A Foundation For Future Research
by Joe L. Key

When you retire, it’s traditional to look back and take some measure of your success. But after a decade and a half of helping to steer UGA research policies and programs, I also look forward.

We have certainly made great progress in research and creative scholarship across campus these past 14 years. Research funding through grants and contracts has grown from about $40 million to more than $100 million a year, with total research expenditures exceeding $230 million. We have invested nearly $100 million for new science buildings, including the Life Sciences Building, the Complex Carbohydrate Research Center (CCRC), a recently completed animal science complex and a soon-to-be-completed Center for Applied Genetic Technologies (CAGT) — research and incubator facilities for start-up companies.

But it is the very nature of research to build upon past achievements, and the university is now positioned to do just that. We have advanced existing research centers, like the highly respected Institute for Behavioral Research and the CCRC. With support from the Georgia Research Alliance, two outstanding GRA Eminent Scholars have developed excellent X-ray crystallography and NMR spectroscopy facilities. To strengthen creative scholarship, the Center for Humanities and Arts and the Senior Faculty Research Grants in Humanities and Arts were established.

Looking to the future, the university has significantly expanded its biotechnology programs — the heart of which is the GRA-funded CAGT and a rapidly developing integrated genomics program, which recently was proposed to be an institute.
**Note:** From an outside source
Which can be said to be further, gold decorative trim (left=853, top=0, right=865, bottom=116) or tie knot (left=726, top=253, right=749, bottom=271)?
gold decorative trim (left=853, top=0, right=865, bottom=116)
Our highly successful technology licensing program — which has grown in annual revenues from $100,000 in 1986 to $3.5 million this past year and has created three to five start-up companies per year, contributing significantly to economic development — and our nationally recognized animal care and use program represent important steps forward in managing and commercializing research discovery. These are examples where outstanding colleagues have made true imprints of excellence.

But the strength of our research program rests on the shoulders of an exceptional faculty, whose scholarship we highlight in Research Reporter, a magazine that was revived when I assumed the vice presidency. I hope that, like me, my colleagues on the faculty will take stock of our university’s research achievements and find us well prepared to be among the leaders of research universities during this new millennium.

Thank you for your help in making it so.

 

Joe Key retired in November after 14 years as vice president for research. He continues to operate a laboratory and conduct research on regulation of gene statement in plants — as he has throughout his career.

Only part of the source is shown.